/scraper

web scraper

Primary LanguageHTML

#TODO spider ends after too many timeouts, need to ignore/return item tried DontCloseSpider https://docs.scrapy.org/en/latest/topics/exceptions.html could use logic like-process all urls, get list of success, might miss a few to errors. But compare processed to input lists to find the accurate list of exceptions.

#TODO fallback to root domain crawl if url not found, or maybe get all the root domains first (no-dups), then if ok, go for sub-page(s), else try archive.org,commoncrawl..

#TODO make multiple requests but merge into single item (like a sub-crawl) seems like many sites (popular) refuse the crawler right away, or timeout. Do I need proxy, user-agents, ...?

scraper

bookmark web scraper

Crawls URLs from a list of browser bookmarks to gather metadata and other information useful for site categorization. Support a number of different spiders/options such as metadata, shallow, deep crawls, links vs text/content.

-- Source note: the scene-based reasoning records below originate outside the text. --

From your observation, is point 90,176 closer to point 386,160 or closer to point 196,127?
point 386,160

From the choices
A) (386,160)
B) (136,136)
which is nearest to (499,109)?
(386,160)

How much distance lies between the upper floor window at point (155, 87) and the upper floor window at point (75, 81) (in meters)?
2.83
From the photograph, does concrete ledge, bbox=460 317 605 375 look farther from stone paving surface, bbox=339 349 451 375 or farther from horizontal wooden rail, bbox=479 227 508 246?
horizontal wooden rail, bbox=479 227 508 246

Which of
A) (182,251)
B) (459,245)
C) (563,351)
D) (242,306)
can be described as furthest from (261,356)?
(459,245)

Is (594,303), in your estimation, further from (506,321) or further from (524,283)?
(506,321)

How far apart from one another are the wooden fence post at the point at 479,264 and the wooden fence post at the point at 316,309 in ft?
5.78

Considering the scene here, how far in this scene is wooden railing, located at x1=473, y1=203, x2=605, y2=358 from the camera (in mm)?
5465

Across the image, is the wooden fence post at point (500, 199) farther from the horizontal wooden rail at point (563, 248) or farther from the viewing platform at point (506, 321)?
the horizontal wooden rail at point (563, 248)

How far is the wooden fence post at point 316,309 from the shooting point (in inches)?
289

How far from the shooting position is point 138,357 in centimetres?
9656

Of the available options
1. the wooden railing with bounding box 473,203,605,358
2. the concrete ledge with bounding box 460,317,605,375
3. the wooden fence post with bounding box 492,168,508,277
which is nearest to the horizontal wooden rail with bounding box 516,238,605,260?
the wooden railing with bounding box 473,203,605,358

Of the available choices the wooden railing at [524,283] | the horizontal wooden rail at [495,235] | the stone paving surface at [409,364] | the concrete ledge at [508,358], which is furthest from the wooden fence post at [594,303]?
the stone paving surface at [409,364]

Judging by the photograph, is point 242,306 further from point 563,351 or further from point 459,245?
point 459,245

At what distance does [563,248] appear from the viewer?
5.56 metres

Help cleanup bookmark lists-bad domains, missing pages, etc. Could search for internet archive page. Classify all the urls with status and crawl result so user can filter later and re-import clean lists back into their browser.

Track the url status, some will fail, retry. or redirect to another domain. Maybe url fails but domain is good. Record this so the next crawl they get filtered.

Besides crawling the urls themselves, we can can also look them up in archive, search, directory, categorization sites such as google or commoncrawl.org.Want to build useful knowledge nets of my bookmarks, identify authorative vs biased sites and much more.

Feed this KN back into the browser, first as an import file that has resorted/re-categorized bookmarks (static use-case), and next as a browser extension with dynamic updating and resorting.

Retrieve metadata for the crawled content, as well as any usage requirements. Pull down terms and use, store and version it. This information will all be available for users of the real-time dashboard, so they can see detailed sourcing information.

Some sites suggest a token for access. Per researcher guidelines we should identify ourselves/NORC when scraping.

Scrapy for framework - Python, enables lots of functionality out of the box, scales from individual use to large cloud easily, good plugin ecosystem with multiple javascript engines available.

input meta data

  • bookmark url exported file

tasks

  • output file names - override
  • common jsonl output for all spiders (only ever append)

spiders

  • bookmark-meta - get basic info about the URL, record status. Try domain only too, or maybe first.
  • bookmark-links
  • bookmark-content

pipelines Do some post processing on results, make use of LLMs for summarization/categorization/parsing. Use local LLM. Rely on http caching so we aren't necessarily downloading data every time.

monitoring Want to see activity of crawler for development and operations; domain/urls, status, size, messages, times, errors. Options include:

  • console log - INFO->DEBUG level output, should use 'key=value, key=value' for important info, this can be read by Rundeck for automation or a dashboard for reporting and monitoring. [?python dashboard/monitoring solution]
  • items.json - one line per request, can contain all data or just meta.
  • scrapy API - run crawler as process, automate with scrapyd.

db/file store How about a DuckDB/JSON/Pickled for both input (URLS..) and output (metadata, features, text, image), where retrieved data and subsequent calculated/inferred features can be added incrementally. Local db/files are easy to manage, can be versioned, and efficient. Default process could create new data on output, with an --inplace option to update the input file. Use pandas as the input/output layer, and we can support many file formats familiar to data scientists easily.

With this workflow the user can iterate crawling and cleaning up the list of bookmarks (and fixing code). Each time more bookmarks get sucessfully processed, and then filted out on the next crawl. The db/file stores the status/timestamp and other results of the last crawl. This file can be versioned with git or other tech.